Nietzsche's sister misled people to read Nietzsche as an anti-semite, and for many years his work was used by the Nazis, based on his writings. The introduction of this book discusses how Nietzsche is often misread, if not read in his entirety.

In any case, I am hoping to read more. I still have the Chomsky books to read, which a friend said, are difficult. But I think a book on anarchism will do me some good. :)


Wednesday, January 02, 2013





Beck-The Golden Age

Recognizing more and more that things are going well. I need to stay in the here and now and go with those who actively support my work. I need to be in the present and not worry. I feel confident that SEVEN is a good book. I feel confident that my third collection, secretly titled is also good. I am blessed to have time to write, and I will and can work with those who have a common goal for their own work, whether it be in the community or on the page. But my community is essentially all around me right now. I need to recognize and support them--those with truly generous spirits. I am finding they are often less chest-beating than other people who talk about being community supporters who don't seem to be. Appearance vs. Reality. I know who supports the work, the hard work. Canto Mundo was a fantastic experience, and I feel I was lucky to meet some wonderful writers who aren't into playing power games of machismo, masculinity and arrogance. They are simply writing, and I must say, they are writing well, which is a goal of mine. I am going to live in this moment. They also support a larger cause, and really truly support it. It is something to state something and another thing to truly believe and act on it.
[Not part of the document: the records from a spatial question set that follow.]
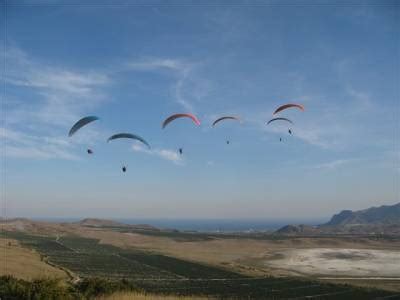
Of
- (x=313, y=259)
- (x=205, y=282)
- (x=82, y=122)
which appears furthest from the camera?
(x=313, y=259)

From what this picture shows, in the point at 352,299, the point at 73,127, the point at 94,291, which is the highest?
the point at 73,127

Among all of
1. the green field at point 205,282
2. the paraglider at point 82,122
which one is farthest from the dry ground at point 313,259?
the paraglider at point 82,122

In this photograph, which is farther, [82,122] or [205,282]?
[205,282]

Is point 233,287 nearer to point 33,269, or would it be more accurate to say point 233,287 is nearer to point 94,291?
point 33,269

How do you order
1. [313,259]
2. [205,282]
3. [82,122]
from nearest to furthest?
[82,122] → [205,282] → [313,259]

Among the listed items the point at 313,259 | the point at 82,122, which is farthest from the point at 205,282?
the point at 313,259

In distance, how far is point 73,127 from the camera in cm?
2478

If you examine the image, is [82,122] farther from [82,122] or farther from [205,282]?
[205,282]

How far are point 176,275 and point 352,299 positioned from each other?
21.7 m

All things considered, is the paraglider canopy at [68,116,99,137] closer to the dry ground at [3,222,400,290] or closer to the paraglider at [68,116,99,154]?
the paraglider at [68,116,99,154]

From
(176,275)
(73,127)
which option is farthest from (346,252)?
(73,127)

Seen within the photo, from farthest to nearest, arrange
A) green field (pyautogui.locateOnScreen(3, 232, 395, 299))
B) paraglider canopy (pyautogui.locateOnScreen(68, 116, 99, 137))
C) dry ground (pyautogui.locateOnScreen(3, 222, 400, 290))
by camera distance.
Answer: dry ground (pyautogui.locateOnScreen(3, 222, 400, 290)) < green field (pyautogui.locateOnScreen(3, 232, 395, 299)) < paraglider canopy (pyautogui.locateOnScreen(68, 116, 99, 137))

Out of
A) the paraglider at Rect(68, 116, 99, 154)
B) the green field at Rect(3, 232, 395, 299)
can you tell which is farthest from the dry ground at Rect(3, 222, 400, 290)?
the paraglider at Rect(68, 116, 99, 154)

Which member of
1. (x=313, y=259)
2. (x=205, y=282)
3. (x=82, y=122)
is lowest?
(x=205, y=282)
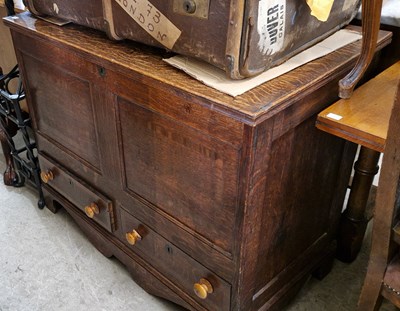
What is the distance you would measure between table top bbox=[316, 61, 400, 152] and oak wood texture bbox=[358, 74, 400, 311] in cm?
8

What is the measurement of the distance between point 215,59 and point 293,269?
749 mm

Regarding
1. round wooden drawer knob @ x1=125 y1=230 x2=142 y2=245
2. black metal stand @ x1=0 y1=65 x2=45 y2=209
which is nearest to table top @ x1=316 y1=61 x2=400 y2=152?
round wooden drawer knob @ x1=125 y1=230 x2=142 y2=245

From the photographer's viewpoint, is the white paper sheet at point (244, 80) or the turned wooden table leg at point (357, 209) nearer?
the white paper sheet at point (244, 80)

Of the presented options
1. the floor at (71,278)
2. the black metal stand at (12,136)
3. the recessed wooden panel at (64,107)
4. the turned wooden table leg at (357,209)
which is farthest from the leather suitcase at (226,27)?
the floor at (71,278)

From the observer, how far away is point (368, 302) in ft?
3.28

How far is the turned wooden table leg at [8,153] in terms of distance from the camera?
1.87m

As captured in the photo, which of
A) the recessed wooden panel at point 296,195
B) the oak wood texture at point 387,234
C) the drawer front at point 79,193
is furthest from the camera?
the drawer front at point 79,193

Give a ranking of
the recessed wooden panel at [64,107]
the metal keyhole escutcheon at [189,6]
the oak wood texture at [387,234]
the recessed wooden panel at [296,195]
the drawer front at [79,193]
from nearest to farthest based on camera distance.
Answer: the oak wood texture at [387,234] → the metal keyhole escutcheon at [189,6] → the recessed wooden panel at [296,195] → the recessed wooden panel at [64,107] → the drawer front at [79,193]

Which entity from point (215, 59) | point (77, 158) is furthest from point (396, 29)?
point (77, 158)

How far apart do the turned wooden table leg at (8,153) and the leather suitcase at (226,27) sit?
94 cm

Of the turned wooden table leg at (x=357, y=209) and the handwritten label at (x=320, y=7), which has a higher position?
the handwritten label at (x=320, y=7)

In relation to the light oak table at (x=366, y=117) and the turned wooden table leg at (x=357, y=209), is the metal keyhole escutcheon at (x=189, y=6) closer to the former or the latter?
the light oak table at (x=366, y=117)

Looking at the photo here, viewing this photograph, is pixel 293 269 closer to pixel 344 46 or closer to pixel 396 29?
pixel 344 46

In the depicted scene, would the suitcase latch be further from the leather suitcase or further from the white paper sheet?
the white paper sheet
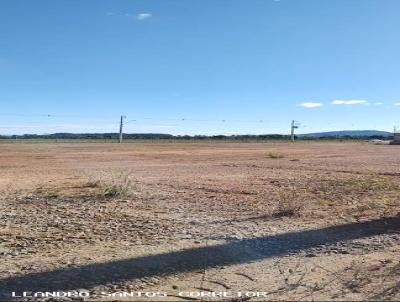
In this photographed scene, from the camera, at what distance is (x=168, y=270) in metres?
6.31

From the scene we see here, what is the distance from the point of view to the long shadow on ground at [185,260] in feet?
19.0

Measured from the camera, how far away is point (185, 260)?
6730 millimetres

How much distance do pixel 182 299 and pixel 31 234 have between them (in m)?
3.65

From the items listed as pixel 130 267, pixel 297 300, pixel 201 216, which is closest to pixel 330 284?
pixel 297 300

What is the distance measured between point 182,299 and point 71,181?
11002 mm

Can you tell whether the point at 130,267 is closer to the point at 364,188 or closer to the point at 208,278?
the point at 208,278

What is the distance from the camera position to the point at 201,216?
9.80 m

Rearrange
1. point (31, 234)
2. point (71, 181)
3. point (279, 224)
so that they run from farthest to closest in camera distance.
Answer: point (71, 181) < point (279, 224) < point (31, 234)

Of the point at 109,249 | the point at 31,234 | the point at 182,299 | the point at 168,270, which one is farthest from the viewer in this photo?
the point at 31,234

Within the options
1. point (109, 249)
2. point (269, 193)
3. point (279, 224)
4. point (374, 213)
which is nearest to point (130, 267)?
point (109, 249)

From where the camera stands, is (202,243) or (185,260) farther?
(202,243)

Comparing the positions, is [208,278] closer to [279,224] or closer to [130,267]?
[130,267]

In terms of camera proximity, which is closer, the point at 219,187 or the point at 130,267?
the point at 130,267

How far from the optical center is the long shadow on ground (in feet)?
19.0
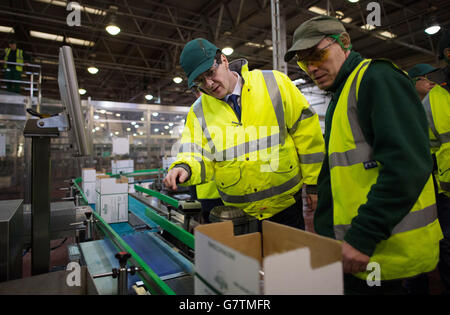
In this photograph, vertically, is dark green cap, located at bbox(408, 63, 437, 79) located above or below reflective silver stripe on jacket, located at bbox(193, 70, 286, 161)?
above

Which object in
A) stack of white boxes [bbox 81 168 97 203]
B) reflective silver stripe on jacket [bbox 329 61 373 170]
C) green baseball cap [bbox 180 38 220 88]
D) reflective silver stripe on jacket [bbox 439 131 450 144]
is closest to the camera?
reflective silver stripe on jacket [bbox 329 61 373 170]

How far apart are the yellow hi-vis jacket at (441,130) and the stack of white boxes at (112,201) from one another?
245 cm

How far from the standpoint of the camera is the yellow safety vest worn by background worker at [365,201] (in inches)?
34.6

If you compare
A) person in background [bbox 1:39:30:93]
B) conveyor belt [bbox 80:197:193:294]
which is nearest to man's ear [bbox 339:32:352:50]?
conveyor belt [bbox 80:197:193:294]

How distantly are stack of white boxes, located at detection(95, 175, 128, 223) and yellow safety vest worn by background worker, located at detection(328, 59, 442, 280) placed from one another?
6.23 feet

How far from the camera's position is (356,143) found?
0.93 meters

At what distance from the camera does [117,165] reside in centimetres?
584

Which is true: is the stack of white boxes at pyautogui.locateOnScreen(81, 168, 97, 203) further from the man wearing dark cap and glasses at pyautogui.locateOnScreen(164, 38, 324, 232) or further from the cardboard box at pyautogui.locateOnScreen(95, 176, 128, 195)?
the man wearing dark cap and glasses at pyautogui.locateOnScreen(164, 38, 324, 232)

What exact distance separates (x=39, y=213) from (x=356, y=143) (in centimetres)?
128

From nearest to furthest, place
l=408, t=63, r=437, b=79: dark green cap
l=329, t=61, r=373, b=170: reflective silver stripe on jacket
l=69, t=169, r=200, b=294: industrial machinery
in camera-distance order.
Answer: l=329, t=61, r=373, b=170: reflective silver stripe on jacket, l=69, t=169, r=200, b=294: industrial machinery, l=408, t=63, r=437, b=79: dark green cap

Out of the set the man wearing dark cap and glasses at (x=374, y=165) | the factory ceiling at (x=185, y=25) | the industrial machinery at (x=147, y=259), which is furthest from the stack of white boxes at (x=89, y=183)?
the factory ceiling at (x=185, y=25)

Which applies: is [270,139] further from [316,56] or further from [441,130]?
[441,130]

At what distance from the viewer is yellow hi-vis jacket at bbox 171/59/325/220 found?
4.78 ft
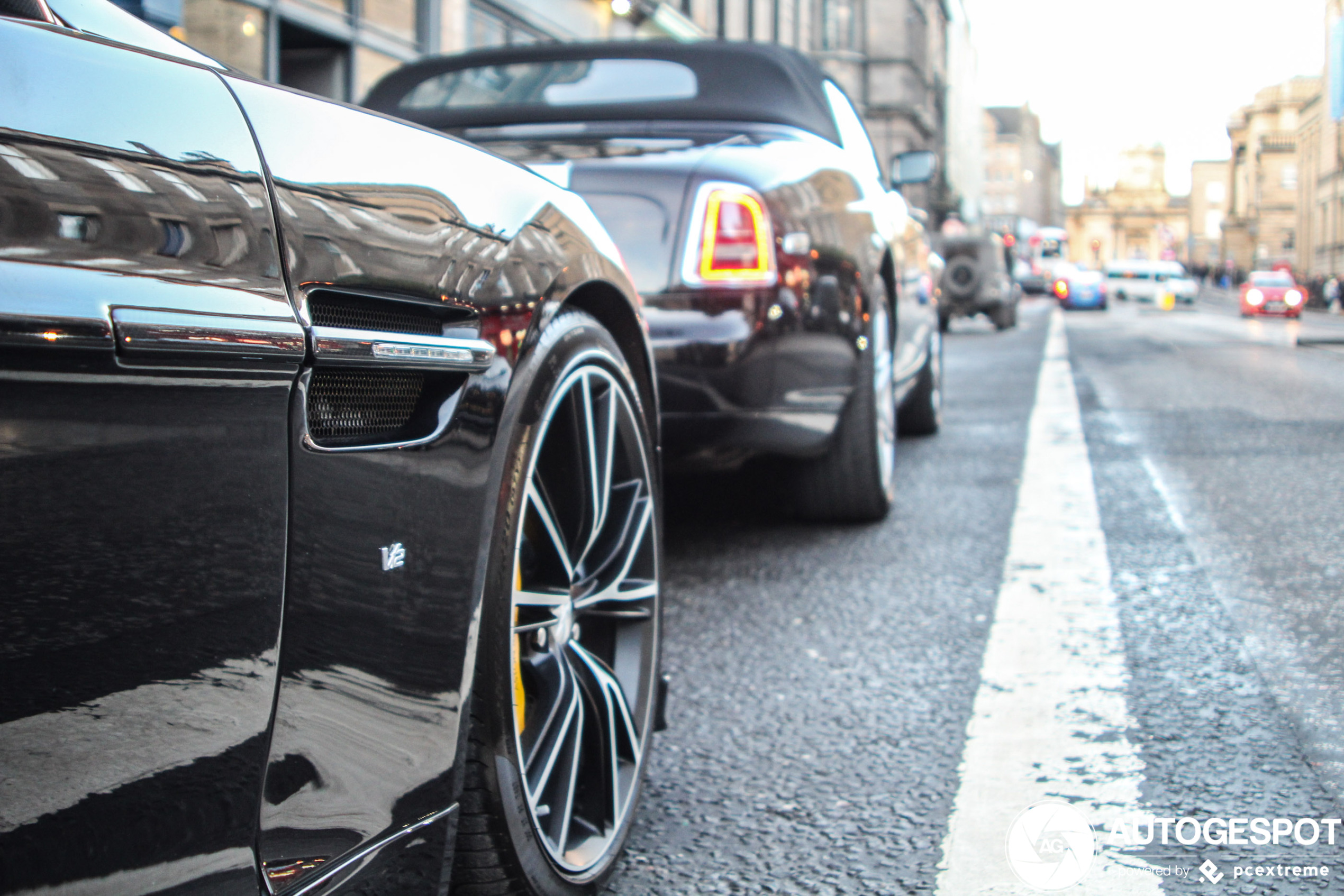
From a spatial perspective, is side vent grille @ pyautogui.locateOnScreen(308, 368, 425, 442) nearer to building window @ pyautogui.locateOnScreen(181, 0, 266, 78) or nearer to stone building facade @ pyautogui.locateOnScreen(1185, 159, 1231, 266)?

I met some good people at Canto Mundo, and I feel that they are seeking more, being more. So blessed to have made some solid connections there. Genuine "connections." Not mere faking support and pompous arrogance-- thank God! Need to move beyond the past desire to be part of a clique- a small tiny clique that leads to nowhere. I'm into the here and now where people spark and sizzle with true tenacity, eagerness and generosity. Don't tell me you're fierce if you are a lion for destruction and causing hurt. Don't tell me you are fierce in political action when you merely are misogynistic, hateful and arrogant. From now on, rather that getting upset about it, I'm moving on into the light that is true community. And there is peace in that.

I'm here in El Paso, Texas and I'm going to make the most out of these last few days. Looking forward to going back to Denver. I have a ticket to the "On Becoming Van Gogh" exhibit at the Denver Museum of Art. Very excited to see the exhibit as many have spoken highly of it. Let go of those who we expect generosity from, who are not generous. Let go of such expectations. Find your audience. Find your community. They might not be who you think they are. This I am learning. This is the now.

A true generous and community spirited individual is designing a website for me, and he has a large vision for building connections that are solid. I admire his work because he is a good writer and a good spirit. No chest-beating, no treachery towards hurting others. It's about the writing. It's about the now. I will let go the past. I will no longer expect support from those who are only interested in their egos.